Dan beginnen mijn handen op het matras te bewegen, heen en weer schuivend. Mijn armen gaan schudden, mijn schouders schokken, mijn adem wordt dieper, mijn stembanden trillen. ,,Geef het geluid”, zegt Willem. Voordat ik het besef adem ik met geluid. Harder en harder. Die rare muziek zwelt aan, nu ook met trommels. Ik ga schreeuwen, zomaar. Ik verslik me, ik stik bijna. Ik breek door, de schreeuw wordt harder, weer een verslikking, weer een doorbraak. Lange uithalen, ze komen van heel diep en stromen door mijn keel naar buiten. Minutenlang geef ik een loeiharde, zuivere schreeuw, gevolgd door een agressieve schreeuw, rauw, om schor van te worden. De trommels gaan door.
Dan wordt het geluid uit mijn keel zachter en dieper. Ik hoor diepe stemmen, als van boeddhistische, mantra’s reciterende monniken. Hun loodzware bassen resoneren in mijn lijf. Er wordt iets tegen de onderkant van mijn voet gedrukt, een matras. ,,Trappen, schoppen, kom op.” Ik trap me wezenloos, schreeuw. Hij vuurt me aan. ,,Kom op.” Het geluid van de trommels zwelt aan. Na zo’n vijf minuten vloeit de kracht uit mijn benen, mijn geluid valt weg, mijn lijf zakt in.
De energie is weg. Uitgeput adem ik zwaar, amechtig zoekend naar lucht, als na een orgasme. ,,Maak de adem rond, laat in- en uitademen in elkaar overgaan.” Dan wordt het stil, de muziek is zacht en zweverig geworden. Ik krijg een deken over me heen en laat de adem weer in een rustig aangenaam ritme komen. ,,Nu komt het belangrijkste: overdenk en voel wat er is gebeurd. Wat het me je gedaan heeft. Laat het komen.”
Rustig stroomt mijn adem nu door mijn lijf. Ik denk, herinner, associeer en herbeleef. Ik hallucineer een beetje. Beelden. Ik kijk er naar en voel mijn gezicht ontspannen. Een glimlach komt op. Ik grinnik een beetje over mezelf. Zonder veroordeling. Dat ben ik. Ik heb zowaar even vrede met mezelf.
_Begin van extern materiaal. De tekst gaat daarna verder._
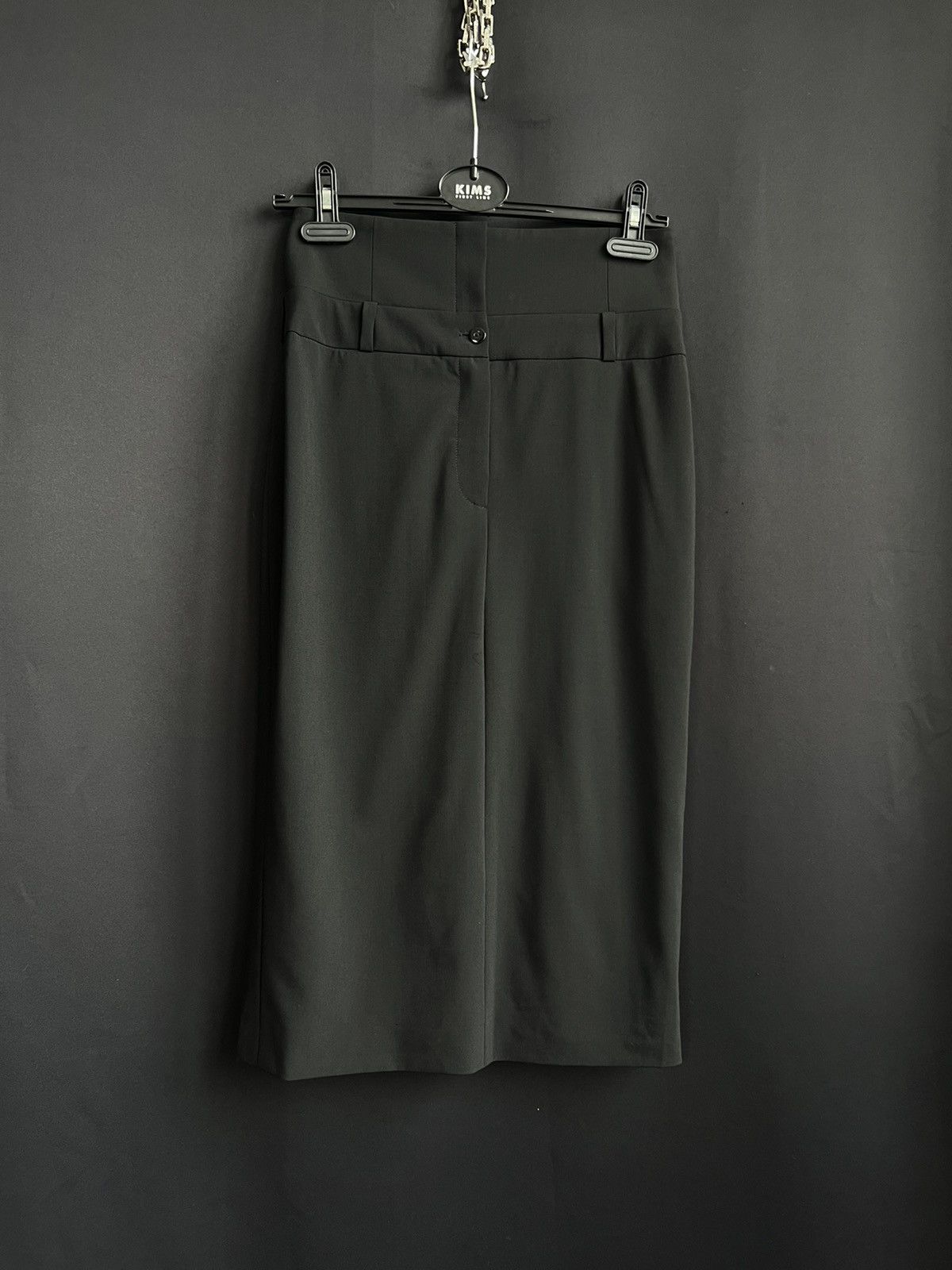 image of Wolford Skirt Black Wool Blend Size 34, Women's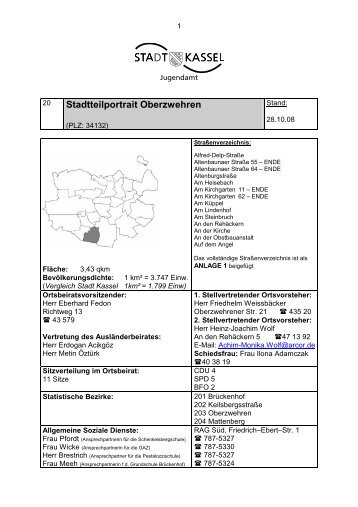 Stadtteilportrait Oberzwehren - kassel-oberzwehren.de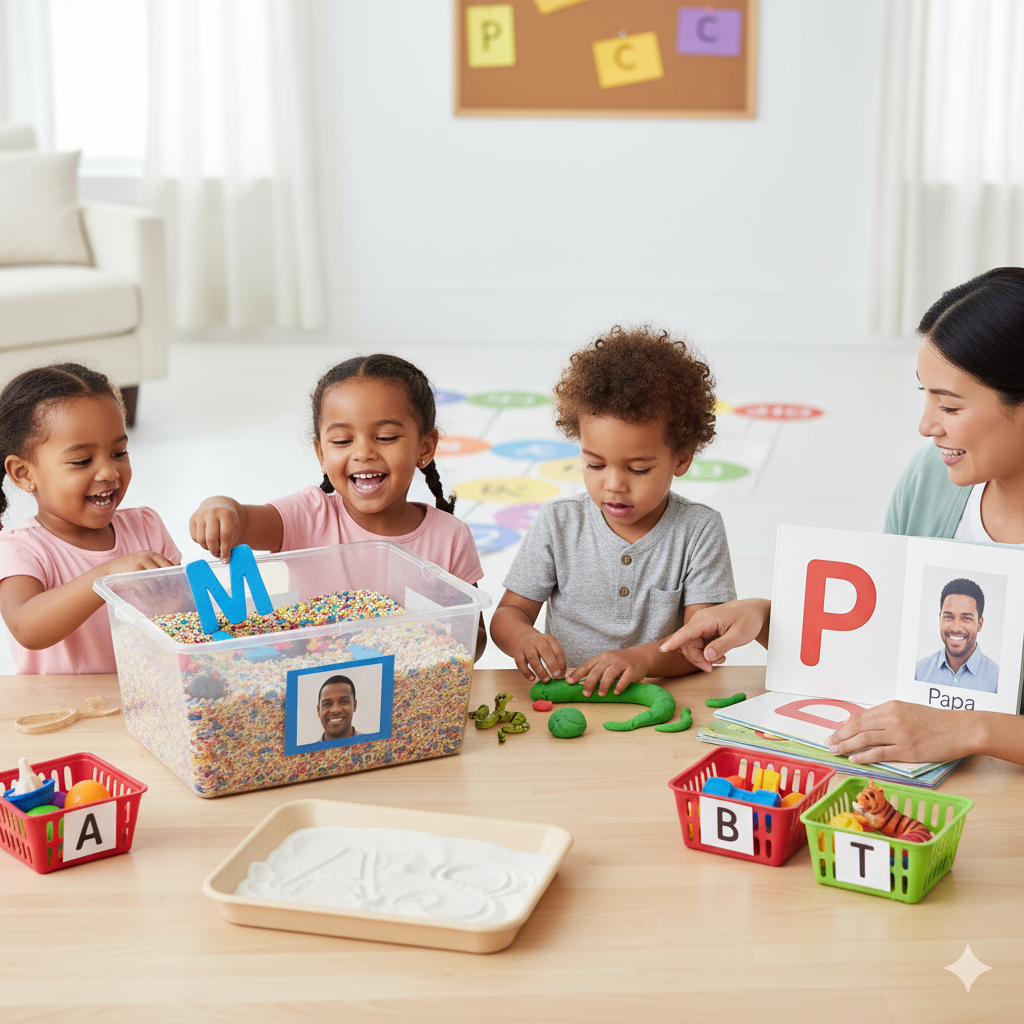 9 Playful Activities to Learn Letter Sounds (Not Just Names!)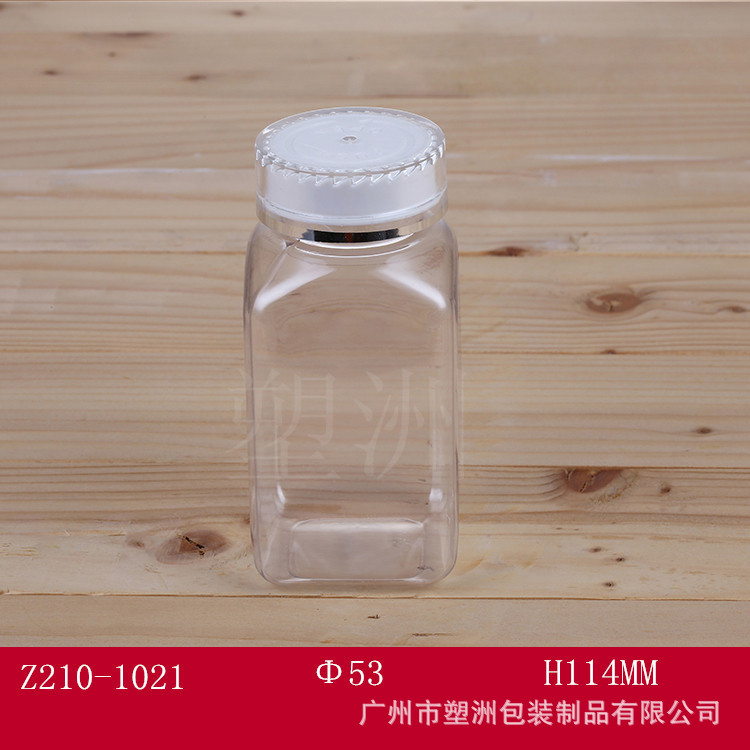 Прозрачная бутылка для здоровья пластиковая упаковка переработка бутылки для мгновенных таблеток пищевого класса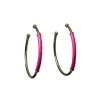 Earrings Saphira Basic Large | Pink... | Barong Barong | Little Soho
Zo lig ik dan een kwartier onder een deken, omgeven door prachtige muziek. Dan biedt Willem J. Overvliet (lichaamsgericht therapeut bij bevrijden ademwerk in Leidschendam) me nog een kopje thee aan. Hij vraagt me naar mijn ervaringen. Hij vertelt me de zijne, terwijl hij naast me zat. Wat hij gezien heeft, over de moeite om me in beweging te krijgen vandaar dat hij mijn voet kietelde.
Het is mooi geweest. Bijna anderhalf uur Rebirthing, bijna drie uur praten, veel ademen en heel veel doen. Of ik me herboren voel? Daar ben ik niet zeker van. Het is wél of mijn adem nu langer duurt, de lucht vrijer in en uit stroomt. En de daaropvolgende nachten slaap ik als een roos.